◆ Text section

Now this process of reasoning will be that which I shall endeavour to employ in the succeeding investigations, a process perfectly safe, so long as we are quite sure that we are reasoning concerning objects which produce in us one and the same sensation, but not safe if the sensation produced be of a different nature, though it may be equally agreeable; for what produces a different sensation must be a different cause. And the difficulty of reasoning respecting Beauty arises chiefly from the ambiguity of the word, which stands in different people's minds for totally different sensations, for which there can be no common cause.

When, for instance, Mr. Alison endeavours to support his position, that "no man is sensible to beauty in those objects with regard to which he has not previous ideas," by the remark that "the beauty of a theory, or of a relic of antiquity, is unintelligible to a peasant,' we see at once that it is hopeless to argue with a man who, under his general term Beauty, may, for anything we know, be sometimes speaking of mathematical demonstrability and sometimes of historical interest. While, even if we could succeed in limiting the term to the sense of external attractiveness, there would be still room for many phases of error: for though the beauty of a snowy mountain and of a human cheek or forehead, so far as both are considered as mere matter, is the same, and traceable to certain qualities of colour and line, common to both, and by reason extricable; yet the flush of the cheek and moulding of the brow, as they express modesty, affection, or intellect, possess sources of agreeableness which are not common to the snowy mountain, and the interference of whose influence we

must be cautious to prevent in our examination of those which are material or universal.1

The first thing, then, that we have to do, is accurately to discriminate and define those appearances from which we are about to reason as belonging to beauty, properly so called, and to clear the ground of all the confused ideas and erroneous theories with which the misapprehension or metaphorical use of the term has encumbered it.

◆ Collection entries

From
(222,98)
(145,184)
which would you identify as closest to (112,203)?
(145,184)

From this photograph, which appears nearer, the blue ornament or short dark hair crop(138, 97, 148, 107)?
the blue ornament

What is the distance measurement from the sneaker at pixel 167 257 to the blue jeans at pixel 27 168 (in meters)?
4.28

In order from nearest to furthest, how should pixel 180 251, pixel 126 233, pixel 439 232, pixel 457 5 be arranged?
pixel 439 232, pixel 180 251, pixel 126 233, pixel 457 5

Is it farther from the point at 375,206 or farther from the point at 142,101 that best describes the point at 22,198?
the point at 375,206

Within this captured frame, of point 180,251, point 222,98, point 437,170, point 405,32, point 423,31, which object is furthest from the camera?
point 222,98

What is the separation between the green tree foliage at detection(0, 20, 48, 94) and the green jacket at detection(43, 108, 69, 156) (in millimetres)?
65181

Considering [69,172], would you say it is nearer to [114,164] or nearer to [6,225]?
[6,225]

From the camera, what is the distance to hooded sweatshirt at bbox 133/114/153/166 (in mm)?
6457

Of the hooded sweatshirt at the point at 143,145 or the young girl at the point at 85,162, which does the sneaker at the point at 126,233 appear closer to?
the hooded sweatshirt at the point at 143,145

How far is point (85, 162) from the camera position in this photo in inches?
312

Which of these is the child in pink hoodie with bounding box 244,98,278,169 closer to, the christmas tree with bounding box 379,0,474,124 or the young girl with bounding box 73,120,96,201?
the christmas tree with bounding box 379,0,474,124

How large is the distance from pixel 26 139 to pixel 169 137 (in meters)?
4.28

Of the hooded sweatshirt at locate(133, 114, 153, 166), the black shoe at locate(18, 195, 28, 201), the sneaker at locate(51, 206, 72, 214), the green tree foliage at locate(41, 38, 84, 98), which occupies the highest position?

◆ Exercise instructions
Return the entire passage on reasoning about beauty, reproducing it word for word.

◆ Response to the task
Now this process of reasoning will be that which I shall endeavour to employ in the succeeding investigations, a process perfectly safe, so long as we are quite sure that we are reasoning concerning objects which produce in us one and the same sensation, but not safe if the sensation produced be of a different nature, though it may be equally agreeable; for what produces a different sensation must be a different cause. And the difficulty of reasoning respecting Beauty arises chiefly from the ambiguity of the word, which stands in different people's minds for totally different sensations, for which there can be no common cause.

When, for instance, Mr. Alison endeavours to support his position, that "no man is sensible to beauty in those objects with regard to which he has not previous ideas," by the remark that "the beauty of a theory, or of a relic of antiquity, is unintelligible to a peasant,' we see at once that it is hopeless to argue with a man who, under his general term Beauty, may, for anything we know, be sometimes speaking of mathematical demonstrability and sometimes of historical interest. While, even if we could succeed in limiting the term to the sense of external attractiveness, there would be still room for many phases of error: for though the beauty of a snowy mountain and of a human cheek or forehead, so far as both are considered as mere matter, is the same, and traceable to certain qualities of colour and line, common to both, and by reason extricable; yet the flush of the cheek and moulding of the brow, as they express modesty, affection, or intellect, possess sources of agreeableness which are not common to the snowy mountain, and the interference of whose influence we

must be cautious to prevent in our examination of those which are material or universal.1

The first thing, then, that we have to do, is accurately to discriminate and define those appearances from which we are about to reason as belonging to beauty, properly so called, and to clear the ground of all the confused ideas and erroneous theories with which the misapprehension or metaphorical use of the term has encumbered it.